Poi l' analisi del voto, in cui il senatore che guida il drappello di Ala ha sottolineato la «débâcle» di Forza Italia e della Lega e fatto autocritica sui magri risultati della lista a Napoli. «Forse i tempi non erano maturi per scendere in campo con il nostro simbolo», avrebbe detto Verdini. Una lunga riunione per ribadire che Ala è nata per fare le riforme.
«La nostra lunga marcia per le riforme continua. È partita dal Caf di Craxi, Andreotti e Forlani e arriverà in porto con Renzi». Parola del senatore Lucio Barani, che non ha smesso di sentirsi un padre costituente: «Io sono socialista e mi piace essere associato a Pertini e Calamandrei».
Quando Matteo Renzi ha detto che l' alleanza con Verdini «è un tema che non è mai esistito», in via Poli è scattato l' allarme rosso. Eppure i verdiniani continueranno a offrire i loro voti al governo, convinti che siano vitali. «La linea non cambia - conferma Ignazio Abrignani -. I non amici hanno strumentalizzato il nostro risultato elettorale e le parole di Renzi, al quale io non ho mai sentito pronunciare la frase "basta con Verdini"».
Se dunque la prospettiva del Partito della Nazione si allontana, il rapporto tra democratici e verdiniani è destinato a continuare. Come prima e, forse, più di prima. Lo conferma Ettore Rosato, capogruppo del Pd alla Camera: «Continueremo a consultarci sui provvedimenti, come facciamo con tutti i gruppi parlamentari che ce lo chiedono».
L' accordo dunque tiene? «Loro valuteranno volta per volta se votare le leggi o no.

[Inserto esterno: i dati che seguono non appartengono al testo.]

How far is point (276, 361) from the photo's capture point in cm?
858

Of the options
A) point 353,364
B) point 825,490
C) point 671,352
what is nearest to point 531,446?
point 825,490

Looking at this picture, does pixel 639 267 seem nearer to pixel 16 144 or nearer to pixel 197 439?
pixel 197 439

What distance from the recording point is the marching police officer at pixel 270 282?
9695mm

Il loro punto di vista è "meglio fare le riforme, che non farle"». Barani lo dice con parole diverse, ma il senso è lo stesso: «Non siamo quelli che si castrano per fare un dispetto alla moglie». Renzi deve aspettarsi segnali o avvertimenti, quando si tratterà di votare la legge sulle banche o il ddl concorrenza? «Non vogliamo dare nessun segnale - assicura il senatore - il tanto peggio tanto meglio non fa per noi.
Senza i nostri voti la riforma costituzionale, le unioni civili e il terzo settore non ci sarebbero stati». Se Renzi è stanco di «alleanze con i partitini», l' onorevole Saverio Romano è invece convinto che la prospettiva di un matrimonio con il Pd non sia affatto chiusa: «L' unico spazio che il Pd può coltivare è quello del rapporto col centro, perché tutti i partitini alla sua sinistra non raggiungono il 4%, mentre la somma dei moderati fa il 10% e se ci aggiungi Forza Italia il 20%...».